Cities and states around the country are grappling with this problem, and the bottom line is that public employees are going to have to take a hit. They can’t keep earning as much as or more than private sector employees, have infinitely better benefits than private sector employees, and expect the gravy train to continue. As the Wall Street Journal noted recently, in Oakland the cost of just the police and fire departments make up 75% of the city budget.

Regular readers of Thoughtbasket are likely shocked to read a post that stands against unions, and that has me referencing the Journal in an approving way. Look, I support unions. My father and both my grandfathers were members of the IBEW. Union wages put a roof over my head as a kid, and union benefits paid for my medical expenses. But this is a time of austerity, and everybody has to tighten their belt. If public sector employees get to retire at 50 with 90% of their salary and gold-plated health benefits, then the rest of us are going to be working until we’re 90. Look at the chart below. San Francisco is paying 4 retired police officers a combined $1 million per year. Until they die. I’m sorry, but that is simply unsustainable.

Income Inequality; Rise of Wacky Politicians

Here are links to two long and thoughtful articles worth reading.

The first is Timothy Noah’s ten-part (yes, 10!) piece in Slate on income inequality in America. He explores all the possible causes, in a non-ideological way, and then discusses why it all matters. Among the factors at play: taxes, overseas manufacturing, lobbyists and Wall Street. Check out this graph below to see how the share of the top 10% has grown over the last 40 years.

The second article is Matt Bai’s piece in the NY Times about Linda McMahon’s campaign for senator of  Connecticut. Bai explores how a staid, preppy state like Connecticut could possibly elect a cartoonish figure like McMahon, who based on her public statements seems utterly unqualified to be senator. He discusses the long-term trends, including white flight and the loss of industry, which lead to young adults leaving the state and public sector unions gaining power, which leads to a weakening of the traditional political system, which leads to wrestling impresarios running for senate. It’s a long article, but nuanced and thoughtful and well worth reading.

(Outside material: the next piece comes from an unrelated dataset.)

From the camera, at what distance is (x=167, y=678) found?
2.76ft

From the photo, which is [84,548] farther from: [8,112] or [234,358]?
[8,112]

Auto Industry Bailout Follow Up

The NY Times is reporting that one of the things that kept the Republicans in the Senate from supporting the bailout was the UAW’s refusal to take any pay cuts until 2011. From the article, it sounds like Senator Bob Corker (R-TN) and UAW President Ron Gettelfinger are both lying, but regardless, if the UAW isn’t willing to make concessions right now, whether pay cuts or benefit cuts or work rule changes, then let the car companies go under and the UAW members find other jobs.